Extracted text:
This is the main purpose of this post. Probably all world-class geoscience softwares uses GDAL as engine (maybe except ESRI’s ArcGIS). GDAL is originally written in C++, but it has some wrappers for Python and Julia. GDAL by itself is not really friendly, although using some functions such as GetRasterBand (which is very handy for hyperspectral images) and Polygonyze for autocreating shapefiles. In Python, it’s common to use GDAL alongside OGR/OSR libs to work with projections, while in Julia we can use the GDAL.jl wrapper for everything – however, a more julian syntax can be found on ArchGDAL.jl, which can reduce some good lines of code.

Since GDAL is not high-level enough for most people, the Python ecossystem goes further with its tools: fiona, rasterio, pyproj and shapely helps working with geometries, projections and rasters in a even more simplified but powerful way. The equivalent for those in Julia is probably LibGEOS.jl and Shapefile.jl, but I didn’t use those for long. I don’t know if Julia has an equivalent to Python’s GeoPandas, which can actually lessen headaches when working with coordinates.

(Added 15/05/2020) I’ve taken note that there’s the Orfeo Toolbox (developed by France’s CNES) with its Python API which was made exclusively for Remote Sensing. There’s no equivalent for Julia.

Of course, since Python has been for a long time, its easier to find documentation and answers in StackOverflow – and that’s a very plus for begginners. However, I’m really in favour of teaching at least the basics of GDAL for most people – while you can use scikit-image or OpenCV for processing hyperspectral images, you’d need something to write the GTiff header in order to project it, and that’s when the basic knowledge of GDAL (or fiona/pyproj) shines. From those courses I described right at the header of the post, none cared about it – and, well, it’s a problem for the future.

Note: Julia is usually compatible with Python via PyCall, however I didn’t research the benchmark impacts of using Python libraries instead of the native ones – hence, I’m avoiding this discussion in this post.

Note 2: In particular, Python’s ecossystem is huge. This post covers the really basic and most general libraries for beginners. If you want to work with Natural Language Processing, there’s NLTK. Sometimes you need to obtain data from web, so Selenium or Scrapy is handy here. For web frameworks, there’s Flask/Django in Python and Genie.jl in Julia (tried all of them, they’re awesome). And so it goes.

Set problem 1:
Count how many lines of the records contain the string "point", treating uppercase and lowercase as different, and give only that number.
The post about GDAL and the records are separate material with no connection to each other.

[Spatial questions based on scenes]
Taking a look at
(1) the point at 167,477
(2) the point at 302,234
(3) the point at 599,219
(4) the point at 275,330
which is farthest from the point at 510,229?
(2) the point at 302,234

Set problem 2:
Return the passage from the post about GDAL character for character, beginning at the words "Note 2: In particular, Python’s" and stopping after "so it goes.".

Response 1:
6

Response 2:
Note 2: In particular, Python’s ecossystem is huge. This post covers the really basic and most general libraries for beginners. If you want to work with Natural Language Processing, there’s NLTK. Sometimes you need to obtain data from web, so Selenium or Scrapy is handy here. For web frameworks, there’s Flask/Django in Python and Genie.jl in Julia (tried all of them, they’re awesome). And so it goes.